Она притормозила перед небольшим побеленным двухэтажным зданием с жилой квартирой над булочной. Всю стену на первом этаже занимало большое окно-витрина. Сразу было видно, что хозяева дома поддерживают идеальную чистоту. Когда Френсис вышла из машины, я пересел за руль и сразу ощутил оставшееся после нее тепло на сиденье.
— Увидимся за ужином? — спросила она.
— Да. Послушай, когда будешь говорить с Тимом, спроси у него про отца Томаса. Похоже, что Томас был безотцовщиной, но все же попытайся выяснить, не знает ли Тим, кто был его отец, где жил, и как он думает — не мог ли Томас встретить своего отца когда-нибудь…
— Я-то спрошу, но уверяю тебя, что Обжора не знал своего отца.
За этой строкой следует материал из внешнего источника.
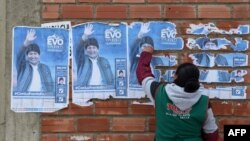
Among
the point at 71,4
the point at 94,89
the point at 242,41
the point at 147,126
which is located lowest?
the point at 147,126

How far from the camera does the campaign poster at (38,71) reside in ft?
12.2

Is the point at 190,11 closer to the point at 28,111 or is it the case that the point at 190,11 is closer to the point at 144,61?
the point at 144,61

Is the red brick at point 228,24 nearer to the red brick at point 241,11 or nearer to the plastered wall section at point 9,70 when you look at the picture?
the red brick at point 241,11

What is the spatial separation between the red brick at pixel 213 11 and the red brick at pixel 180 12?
0.06m

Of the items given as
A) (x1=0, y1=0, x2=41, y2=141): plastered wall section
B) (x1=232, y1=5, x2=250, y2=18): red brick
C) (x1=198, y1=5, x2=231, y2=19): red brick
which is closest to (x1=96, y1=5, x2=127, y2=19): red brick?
(x1=0, y1=0, x2=41, y2=141): plastered wall section

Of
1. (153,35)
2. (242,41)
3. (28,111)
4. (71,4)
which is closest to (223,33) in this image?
(242,41)

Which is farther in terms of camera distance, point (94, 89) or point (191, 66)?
point (94, 89)

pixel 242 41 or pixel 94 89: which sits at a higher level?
pixel 242 41

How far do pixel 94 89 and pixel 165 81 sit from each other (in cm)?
51

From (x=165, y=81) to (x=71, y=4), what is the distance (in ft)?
2.87

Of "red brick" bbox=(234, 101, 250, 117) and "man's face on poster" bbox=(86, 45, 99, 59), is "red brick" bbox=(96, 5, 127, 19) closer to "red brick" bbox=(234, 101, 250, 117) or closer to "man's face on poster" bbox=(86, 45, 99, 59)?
"man's face on poster" bbox=(86, 45, 99, 59)

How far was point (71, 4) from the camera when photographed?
3.73 m

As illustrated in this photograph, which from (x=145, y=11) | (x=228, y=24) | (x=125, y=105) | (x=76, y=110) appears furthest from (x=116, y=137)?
(x=228, y=24)

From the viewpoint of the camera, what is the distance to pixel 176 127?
10.9ft
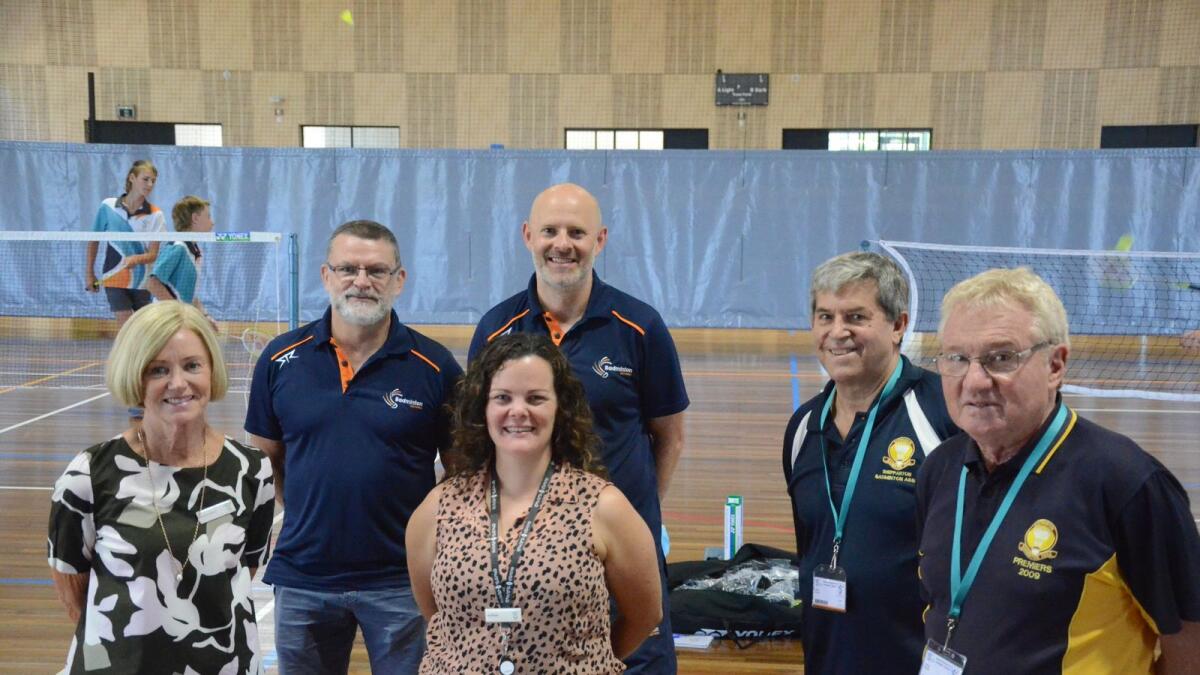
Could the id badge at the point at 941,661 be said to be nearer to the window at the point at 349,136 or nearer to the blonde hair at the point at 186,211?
the blonde hair at the point at 186,211

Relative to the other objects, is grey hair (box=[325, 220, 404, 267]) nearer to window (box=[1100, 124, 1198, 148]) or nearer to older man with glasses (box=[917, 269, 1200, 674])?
older man with glasses (box=[917, 269, 1200, 674])

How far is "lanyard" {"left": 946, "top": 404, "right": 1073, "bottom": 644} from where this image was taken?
2.26m

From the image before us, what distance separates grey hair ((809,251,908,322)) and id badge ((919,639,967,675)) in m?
1.00

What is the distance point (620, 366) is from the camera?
137 inches

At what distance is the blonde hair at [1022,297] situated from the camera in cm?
226

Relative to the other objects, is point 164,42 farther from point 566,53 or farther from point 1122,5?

Что еще?
— Да… Спасибо, что потратила на меня свой обеденный перерыв.
Френсис улыбнулась, помахала и пошла в магазин. Я отправился к дому Дэвисов, свернул на аллею и остановился на заднем дворе. Старая хозяйка показалась в окне, откинула занавеску и, увидев меня, махнула. Я приподнял шляпу, приветствуя ре, потом вытащил из кармана досье на Томаса и снова перелистал его. Вкупе с дополнительными сведениями, полученными мной в Бингстоне, получался огромный круглый нуль. Как профессиональный детектив, я тоже оказался полным нулем. Я тупо смотрел в бумаги, неосознанно стараясь подражать сыщикам из кинофильмов. Ни тени намека, не говоря уж о ниточке версии. Боже, если бы все это происходило в кино!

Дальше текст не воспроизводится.